• _WHAT THE TASK ASKS_:
Starting with the line containing "C Town Krasdale syrup offer" and going on through the line containing "2016 CHRYSLER TOWN & COUNTRY TOURING", return the lines of the data below exactly, and only those.

• _Caption-style text data_:

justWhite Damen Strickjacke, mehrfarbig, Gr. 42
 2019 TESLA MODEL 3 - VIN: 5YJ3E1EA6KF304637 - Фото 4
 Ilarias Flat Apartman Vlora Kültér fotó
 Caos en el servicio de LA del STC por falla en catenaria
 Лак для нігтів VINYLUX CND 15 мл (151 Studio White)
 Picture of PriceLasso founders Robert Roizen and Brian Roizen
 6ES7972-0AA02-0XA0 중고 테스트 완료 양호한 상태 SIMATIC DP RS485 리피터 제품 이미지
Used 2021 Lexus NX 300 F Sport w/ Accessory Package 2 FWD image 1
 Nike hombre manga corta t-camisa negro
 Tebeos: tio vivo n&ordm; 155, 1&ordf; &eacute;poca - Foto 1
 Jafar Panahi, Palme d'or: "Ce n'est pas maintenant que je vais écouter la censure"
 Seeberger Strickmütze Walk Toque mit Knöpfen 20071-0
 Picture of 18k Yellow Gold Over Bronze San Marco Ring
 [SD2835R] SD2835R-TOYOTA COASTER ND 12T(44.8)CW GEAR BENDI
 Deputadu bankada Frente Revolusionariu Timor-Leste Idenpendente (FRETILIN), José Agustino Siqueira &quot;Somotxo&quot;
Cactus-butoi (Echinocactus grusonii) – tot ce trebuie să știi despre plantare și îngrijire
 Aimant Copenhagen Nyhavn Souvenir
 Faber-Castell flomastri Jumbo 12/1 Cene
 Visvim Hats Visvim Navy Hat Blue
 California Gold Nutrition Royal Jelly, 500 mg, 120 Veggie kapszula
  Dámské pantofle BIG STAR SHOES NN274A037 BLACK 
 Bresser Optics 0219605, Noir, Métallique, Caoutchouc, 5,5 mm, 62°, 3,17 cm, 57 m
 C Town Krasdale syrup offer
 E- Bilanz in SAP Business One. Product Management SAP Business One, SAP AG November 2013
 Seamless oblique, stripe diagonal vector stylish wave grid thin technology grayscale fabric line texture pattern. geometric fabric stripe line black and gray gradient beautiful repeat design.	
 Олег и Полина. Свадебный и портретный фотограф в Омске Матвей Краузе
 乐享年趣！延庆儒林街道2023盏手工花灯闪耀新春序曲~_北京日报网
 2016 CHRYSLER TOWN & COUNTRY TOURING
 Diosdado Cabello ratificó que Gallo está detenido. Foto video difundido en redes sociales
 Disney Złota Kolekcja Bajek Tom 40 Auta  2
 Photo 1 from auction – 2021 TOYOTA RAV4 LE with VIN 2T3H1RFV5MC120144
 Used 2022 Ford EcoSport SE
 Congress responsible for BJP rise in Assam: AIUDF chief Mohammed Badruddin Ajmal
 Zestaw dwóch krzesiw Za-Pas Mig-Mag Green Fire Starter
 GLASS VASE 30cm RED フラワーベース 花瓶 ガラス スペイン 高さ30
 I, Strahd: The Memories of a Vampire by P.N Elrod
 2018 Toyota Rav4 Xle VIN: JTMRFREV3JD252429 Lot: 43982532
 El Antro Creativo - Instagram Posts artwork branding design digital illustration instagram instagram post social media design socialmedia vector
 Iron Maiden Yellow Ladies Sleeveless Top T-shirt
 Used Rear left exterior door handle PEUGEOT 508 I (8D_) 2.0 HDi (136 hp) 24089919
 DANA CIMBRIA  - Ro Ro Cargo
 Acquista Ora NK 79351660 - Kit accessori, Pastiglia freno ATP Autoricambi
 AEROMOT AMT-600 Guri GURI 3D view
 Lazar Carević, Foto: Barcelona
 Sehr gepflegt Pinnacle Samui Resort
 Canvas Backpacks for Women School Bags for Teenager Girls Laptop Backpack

• _RESULT BELOW_:
 C Town Krasdale syrup offer
 E- Bilanz in SAP Business One. Product Management SAP Business One, SAP AG November 2013
 Seamless oblique, stripe diagonal vector stylish wave grid thin technology grayscale fabric line texture pattern. geometric fabric stripe line black and gray gradient beautiful repeat design.	
 Олег и Полина. Свадебный и портретный фотограф в Омске Матвей Краузе
 乐享年趣！延庆儒林街道2023盏手工花灯闪耀新春序曲~_北京日报网
 2016 CHRYSLER TOWN & COUNTRY TOURING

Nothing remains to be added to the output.